* [Task directions]: Leave out the pictures and output exactly the lines below from the one with "how to freeze fresh peach slices" down to the one with "thumbnail image 4", both of them included.

--- Entries provided Enclosed Below ---

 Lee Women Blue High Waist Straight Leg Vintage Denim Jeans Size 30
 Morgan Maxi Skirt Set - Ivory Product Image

--- End of Enclosed Entries provided ---
--- Entries provided Enclosed Below ---

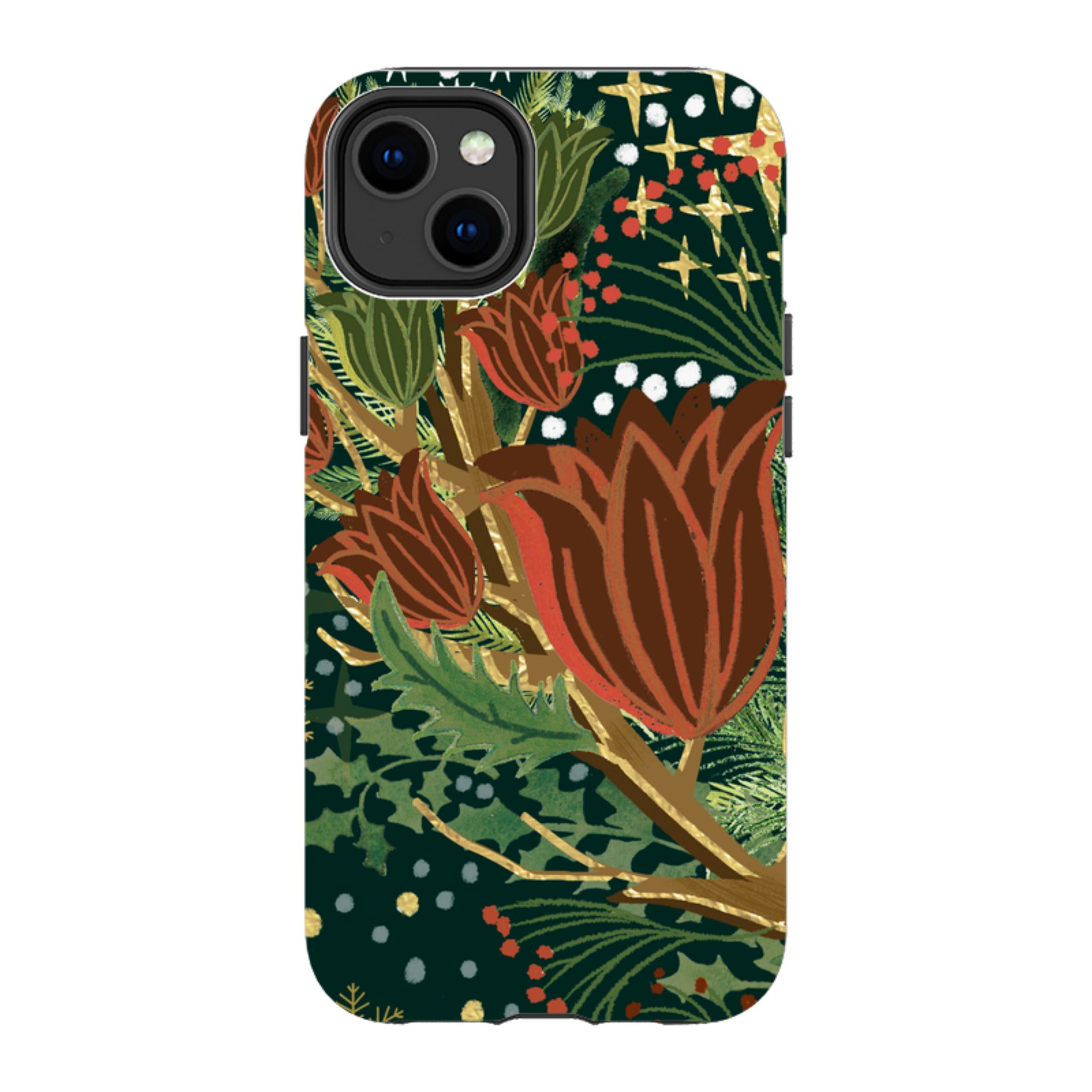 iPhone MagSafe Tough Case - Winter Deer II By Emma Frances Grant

--- End of Enclosed Entries provided ---
--- Entries provided Enclosed Below ---

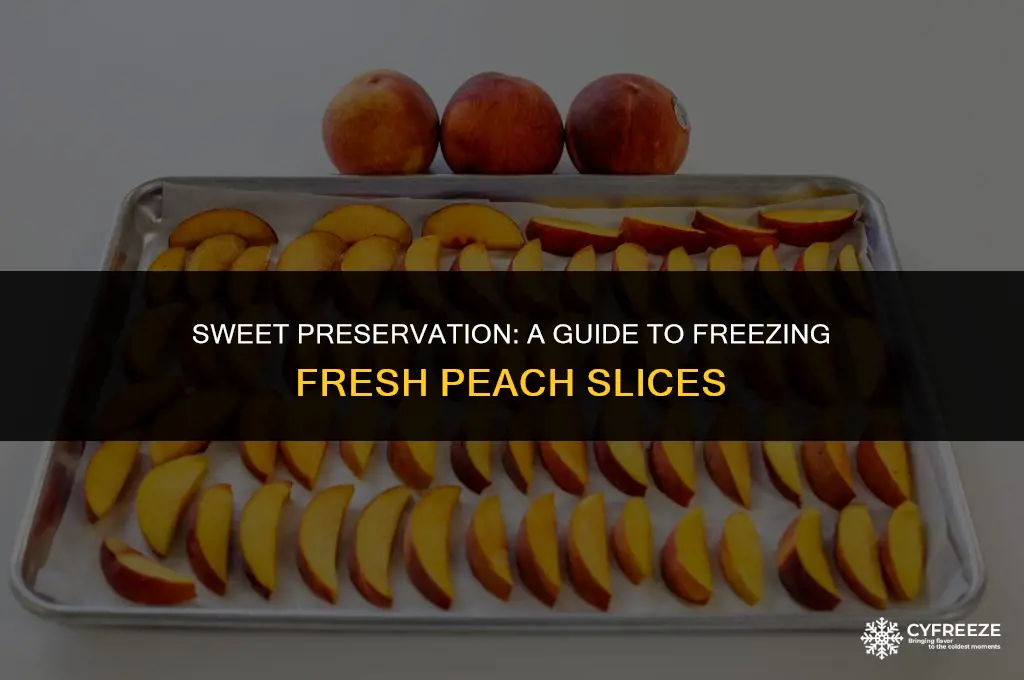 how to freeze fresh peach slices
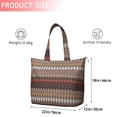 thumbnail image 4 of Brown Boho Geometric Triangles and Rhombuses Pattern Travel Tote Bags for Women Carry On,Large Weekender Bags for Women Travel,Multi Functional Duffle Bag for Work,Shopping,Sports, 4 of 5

--- End of Enclosed Entries provided ---

* [Output for this exercise]:
 how to freeze fresh peach slices
 thumbnail image 4 of Brown Boho Geometric Triangles and Rhombuses Pattern Travel Tote Bags for Women Carry On,Large Weekender Bags for Women Travel,Multi Functional Duffle Bag for Work,Shopping,Sports, 4 of 5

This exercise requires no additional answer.